:: INFORMATION SHOWN ::

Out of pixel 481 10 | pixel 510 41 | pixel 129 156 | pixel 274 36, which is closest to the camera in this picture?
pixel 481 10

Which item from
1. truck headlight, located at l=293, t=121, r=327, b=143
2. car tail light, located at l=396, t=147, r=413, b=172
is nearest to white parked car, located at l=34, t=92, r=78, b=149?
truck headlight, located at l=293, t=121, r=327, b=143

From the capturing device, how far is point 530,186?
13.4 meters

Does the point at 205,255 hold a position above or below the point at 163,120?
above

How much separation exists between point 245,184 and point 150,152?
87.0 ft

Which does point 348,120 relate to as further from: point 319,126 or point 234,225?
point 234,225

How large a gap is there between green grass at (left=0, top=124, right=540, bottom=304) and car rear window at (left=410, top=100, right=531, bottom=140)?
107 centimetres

:::
:: INFORMATION SHOWN ::

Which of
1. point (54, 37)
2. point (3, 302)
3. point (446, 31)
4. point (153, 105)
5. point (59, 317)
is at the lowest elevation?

:::

| JOB |
Copy every line of the entries above that contains the word "between".

| RESPONSE TO THIS EXERCISE |
How much separation exists between point 245,184 and point 150,152?
How large a gap is there between green grass at (left=0, top=124, right=540, bottom=304) and car rear window at (left=410, top=100, right=531, bottom=140)?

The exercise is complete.